A 50-Year-Old Woman Has Been Arrested In Connection With Strawberries That Were Contaminated With Sewing Needles In Australia

Strawberries That Were Contaminated With Sewing Needles In Australia

A 50-year-old woman was arrested Sunday as part of a police investigation into strawberries that were being found spiked with sewing needles across Australia.

The Queensland Police Service arrested the unnamed woman, who is alleged to be involved in the needle scare that devastated Australia’s fruit farming industry. She was photographed arriving in the back of a police car at a Brisbane watch house.

The force said in a statement: “After the discovery of punnets of strawberries contaminated with needles, Queensland authorities notified the public of the safety risk on September 12.

“The QPS coordinated a national investigative response with multiple government, law enforcement and intelligence agencies.

“A police taskforce was established with officers from the State Crime Command coordinating the investigation together with detectives in a number of police districts in Queensland.

“Following an extensive investigation, officers arrested a 50-year-old woman this afternoon.”

Police said the woman would be charged Sunday evening, and then would appear at Brisbane Magistrates Court on Monday.

According to 7 News Brisbane, police were able to match DNA found on one of four needles pulled from a punnet at a supermarket with that of the suspect.

7 News reported that the suspect owns a company that provides strawberry pickers and may have been motivated by a personal grudge against another company in the supply chain.

The crisis began on Sept. 9 when a Queensland man was hospitalised after biting into a strawberry that contained a sewing needle.

The full extent of the sabotage is yet to be confirmed but reports of other fruit containing sewing needles emerged around the same time and several brands were recalled. Needles were found in strawberries shipped to New Zealand.

Strawberry farmers were forced to discard their fruit in huge piles, while customers were urged to cut up any berries to check they are safe.

§ **Exercise details**
In the article on the strawberry needle case, when did Queensland authorities notify the public of the safety risk? The material that comes next stands apart from the article on the strawberry needle case.

(Extracted records)
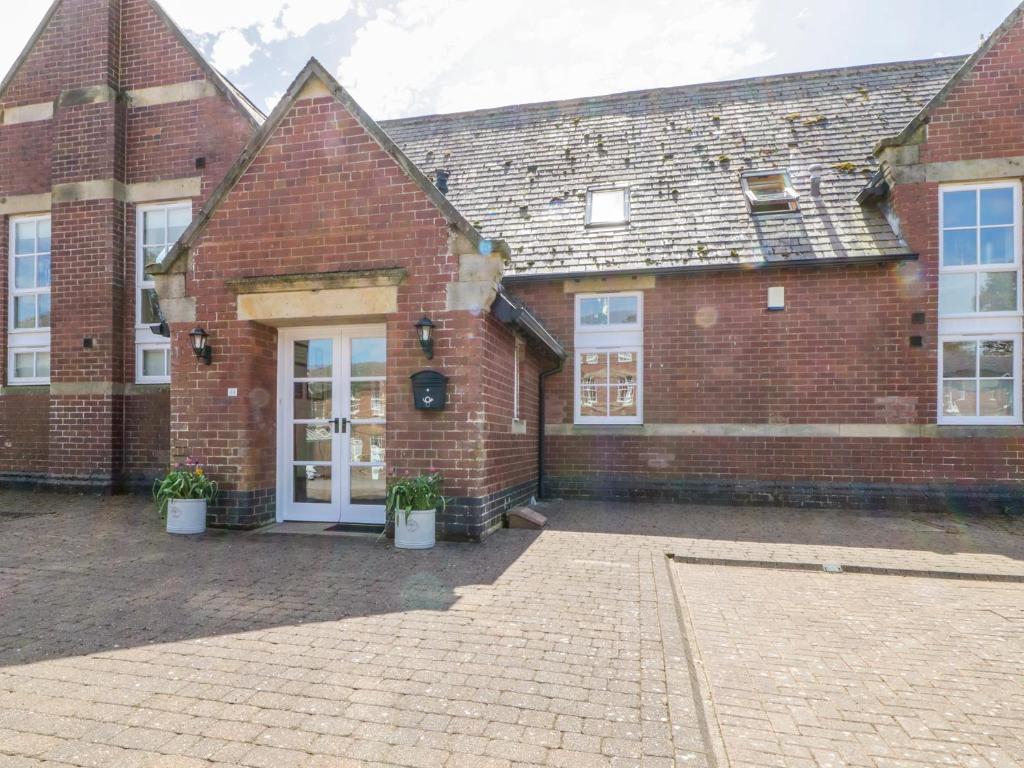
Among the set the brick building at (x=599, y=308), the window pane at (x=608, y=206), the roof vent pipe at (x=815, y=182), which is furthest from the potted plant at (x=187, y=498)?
the roof vent pipe at (x=815, y=182)

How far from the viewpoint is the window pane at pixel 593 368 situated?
10.8m

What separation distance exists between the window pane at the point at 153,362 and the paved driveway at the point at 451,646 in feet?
14.3

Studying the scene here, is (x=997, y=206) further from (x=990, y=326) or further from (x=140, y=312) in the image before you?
(x=140, y=312)

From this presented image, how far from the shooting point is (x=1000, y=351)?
31.6ft

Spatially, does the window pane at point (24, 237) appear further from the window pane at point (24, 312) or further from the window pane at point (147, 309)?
the window pane at point (147, 309)

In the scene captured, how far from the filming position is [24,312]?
11.5 m

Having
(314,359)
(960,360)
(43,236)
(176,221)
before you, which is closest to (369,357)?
(314,359)

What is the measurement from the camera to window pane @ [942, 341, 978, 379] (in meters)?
9.66

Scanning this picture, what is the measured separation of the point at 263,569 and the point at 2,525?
478 centimetres

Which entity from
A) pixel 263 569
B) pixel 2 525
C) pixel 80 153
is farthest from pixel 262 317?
pixel 80 153

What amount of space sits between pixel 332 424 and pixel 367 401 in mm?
554

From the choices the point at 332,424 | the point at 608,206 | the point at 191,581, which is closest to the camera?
the point at 191,581

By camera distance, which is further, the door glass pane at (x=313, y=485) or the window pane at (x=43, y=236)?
the window pane at (x=43, y=236)

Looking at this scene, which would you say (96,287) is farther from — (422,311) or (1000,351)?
(1000,351)
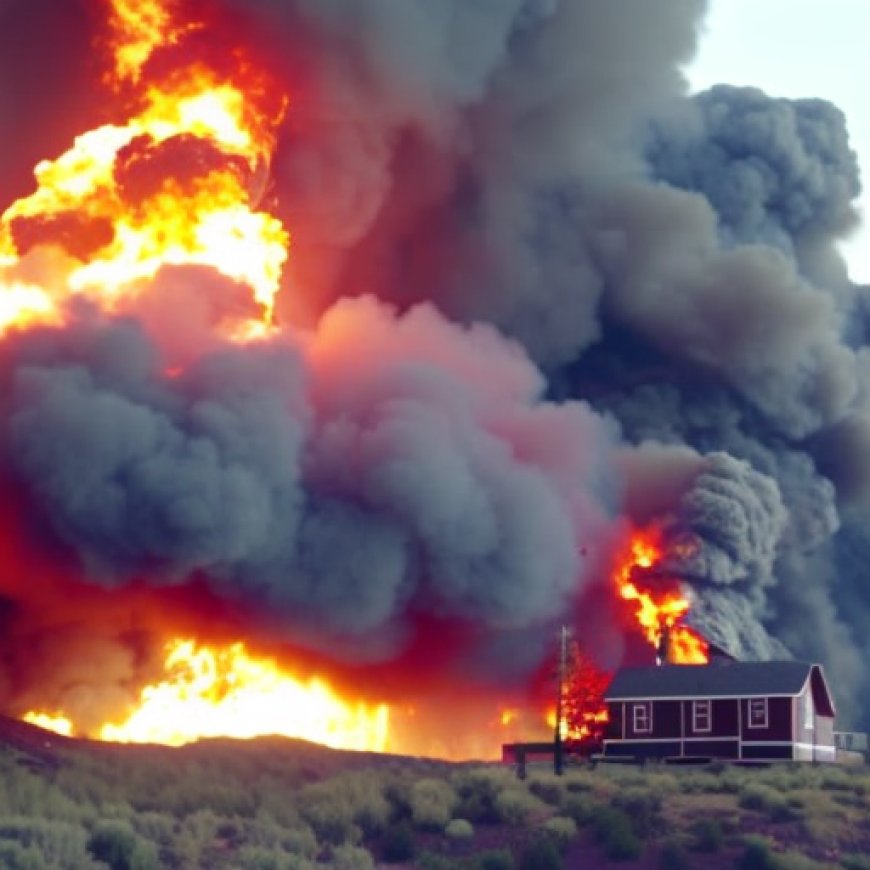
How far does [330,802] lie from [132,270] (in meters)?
24.9

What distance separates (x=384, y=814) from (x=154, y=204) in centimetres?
2719

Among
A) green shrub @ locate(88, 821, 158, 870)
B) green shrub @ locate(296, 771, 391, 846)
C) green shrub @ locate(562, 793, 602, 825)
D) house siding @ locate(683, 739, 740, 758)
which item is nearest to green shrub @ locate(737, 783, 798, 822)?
green shrub @ locate(562, 793, 602, 825)

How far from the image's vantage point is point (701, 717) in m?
69.1

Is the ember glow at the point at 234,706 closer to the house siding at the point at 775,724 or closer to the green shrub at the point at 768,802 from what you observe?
the house siding at the point at 775,724

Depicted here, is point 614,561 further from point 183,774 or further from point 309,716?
point 183,774

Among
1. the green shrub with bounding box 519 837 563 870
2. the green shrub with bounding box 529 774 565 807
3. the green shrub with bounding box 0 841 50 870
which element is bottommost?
the green shrub with bounding box 0 841 50 870

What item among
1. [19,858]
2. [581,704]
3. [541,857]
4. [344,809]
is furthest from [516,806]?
[581,704]

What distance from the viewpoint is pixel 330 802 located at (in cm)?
5431

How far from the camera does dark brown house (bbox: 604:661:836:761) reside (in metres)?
67.7

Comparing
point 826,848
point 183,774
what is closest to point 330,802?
point 183,774

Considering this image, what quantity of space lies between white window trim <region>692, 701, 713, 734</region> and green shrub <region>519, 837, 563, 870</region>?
20.2 metres

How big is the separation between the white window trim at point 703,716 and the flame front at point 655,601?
10276mm

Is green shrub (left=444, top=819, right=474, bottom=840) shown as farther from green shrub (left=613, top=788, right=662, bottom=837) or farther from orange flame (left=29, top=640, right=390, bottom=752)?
orange flame (left=29, top=640, right=390, bottom=752)

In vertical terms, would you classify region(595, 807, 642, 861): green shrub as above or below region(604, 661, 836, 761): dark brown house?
below
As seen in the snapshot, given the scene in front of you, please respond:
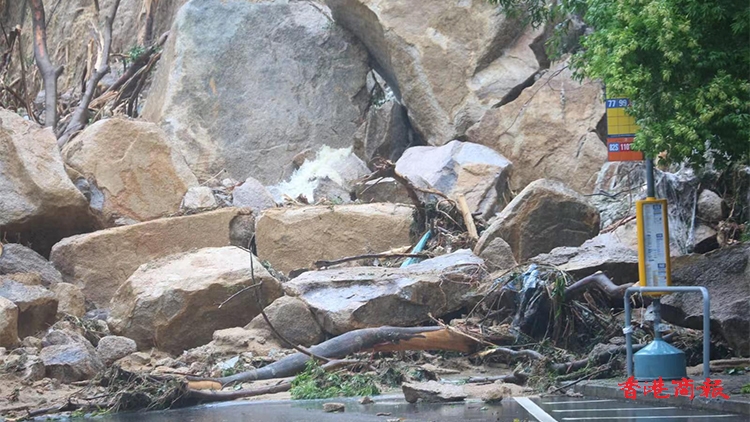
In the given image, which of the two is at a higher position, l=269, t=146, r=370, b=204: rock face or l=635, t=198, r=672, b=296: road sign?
l=269, t=146, r=370, b=204: rock face

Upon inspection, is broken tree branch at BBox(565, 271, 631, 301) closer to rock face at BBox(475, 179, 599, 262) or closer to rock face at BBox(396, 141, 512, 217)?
rock face at BBox(475, 179, 599, 262)

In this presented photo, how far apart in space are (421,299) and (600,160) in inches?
325

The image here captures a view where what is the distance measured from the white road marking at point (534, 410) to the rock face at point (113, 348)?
4.61 meters

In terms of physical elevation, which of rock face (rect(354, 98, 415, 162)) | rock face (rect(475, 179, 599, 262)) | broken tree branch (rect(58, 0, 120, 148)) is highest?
broken tree branch (rect(58, 0, 120, 148))

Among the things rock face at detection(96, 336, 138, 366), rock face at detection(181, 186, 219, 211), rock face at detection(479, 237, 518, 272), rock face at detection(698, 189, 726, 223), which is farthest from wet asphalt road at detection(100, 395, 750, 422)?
rock face at detection(181, 186, 219, 211)

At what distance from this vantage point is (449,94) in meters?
20.2

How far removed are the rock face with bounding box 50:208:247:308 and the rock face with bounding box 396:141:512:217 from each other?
3.37 metres

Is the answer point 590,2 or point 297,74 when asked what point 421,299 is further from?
point 297,74

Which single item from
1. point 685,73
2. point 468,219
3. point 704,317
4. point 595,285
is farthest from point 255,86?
point 704,317

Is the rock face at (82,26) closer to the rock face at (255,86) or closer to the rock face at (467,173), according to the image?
the rock face at (255,86)

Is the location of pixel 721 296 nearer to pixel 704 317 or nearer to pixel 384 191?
pixel 704 317

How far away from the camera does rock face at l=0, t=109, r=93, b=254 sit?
15039 mm

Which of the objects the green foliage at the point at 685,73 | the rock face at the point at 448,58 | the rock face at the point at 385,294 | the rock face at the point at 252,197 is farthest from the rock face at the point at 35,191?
the green foliage at the point at 685,73

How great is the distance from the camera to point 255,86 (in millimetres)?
21344
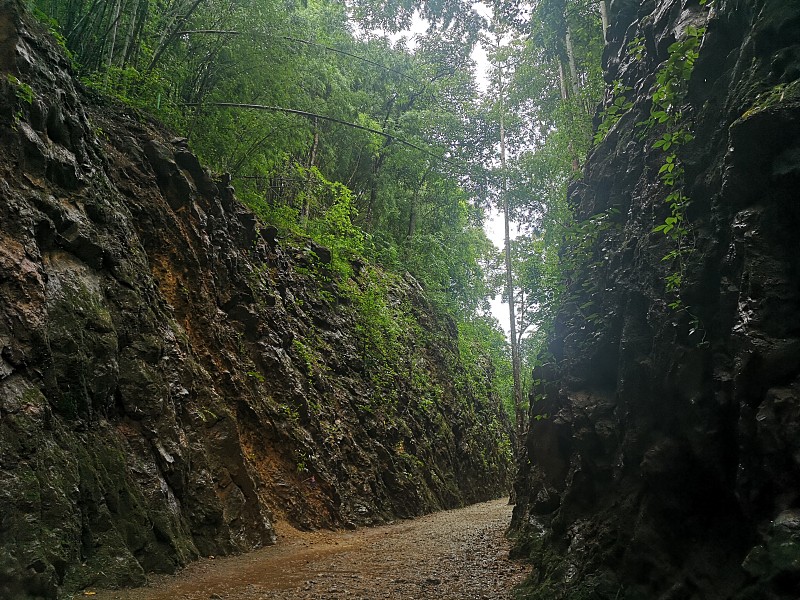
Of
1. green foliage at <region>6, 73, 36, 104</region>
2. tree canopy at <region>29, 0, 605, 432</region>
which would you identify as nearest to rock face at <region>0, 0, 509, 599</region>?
green foliage at <region>6, 73, 36, 104</region>

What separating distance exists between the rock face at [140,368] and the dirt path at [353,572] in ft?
1.28

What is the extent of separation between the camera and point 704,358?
11.7 feet

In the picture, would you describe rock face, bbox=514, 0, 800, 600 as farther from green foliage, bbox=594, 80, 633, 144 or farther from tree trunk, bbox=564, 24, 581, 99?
tree trunk, bbox=564, 24, 581, 99

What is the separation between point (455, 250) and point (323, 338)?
1469 cm

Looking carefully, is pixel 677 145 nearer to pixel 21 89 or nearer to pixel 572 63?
pixel 21 89

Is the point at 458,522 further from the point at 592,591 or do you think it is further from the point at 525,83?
the point at 525,83

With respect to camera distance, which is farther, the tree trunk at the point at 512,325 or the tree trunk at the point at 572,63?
the tree trunk at the point at 512,325

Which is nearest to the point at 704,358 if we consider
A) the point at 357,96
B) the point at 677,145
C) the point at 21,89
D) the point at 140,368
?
the point at 677,145

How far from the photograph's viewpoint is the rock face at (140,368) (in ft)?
14.1

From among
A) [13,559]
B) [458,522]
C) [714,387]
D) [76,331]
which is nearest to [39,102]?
[76,331]

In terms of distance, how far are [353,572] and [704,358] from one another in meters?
4.48

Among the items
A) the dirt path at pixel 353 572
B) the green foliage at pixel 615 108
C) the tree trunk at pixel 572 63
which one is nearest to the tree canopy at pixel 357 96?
the tree trunk at pixel 572 63

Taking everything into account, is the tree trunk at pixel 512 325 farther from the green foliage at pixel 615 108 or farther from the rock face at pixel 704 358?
the rock face at pixel 704 358

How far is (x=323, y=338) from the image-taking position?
13.2 metres
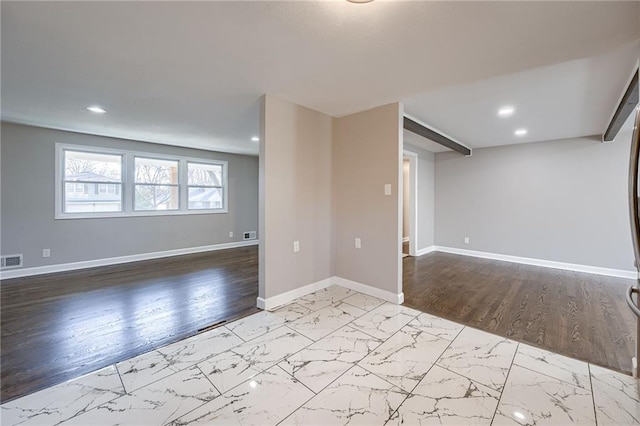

§ **Result for this exercise**
September 12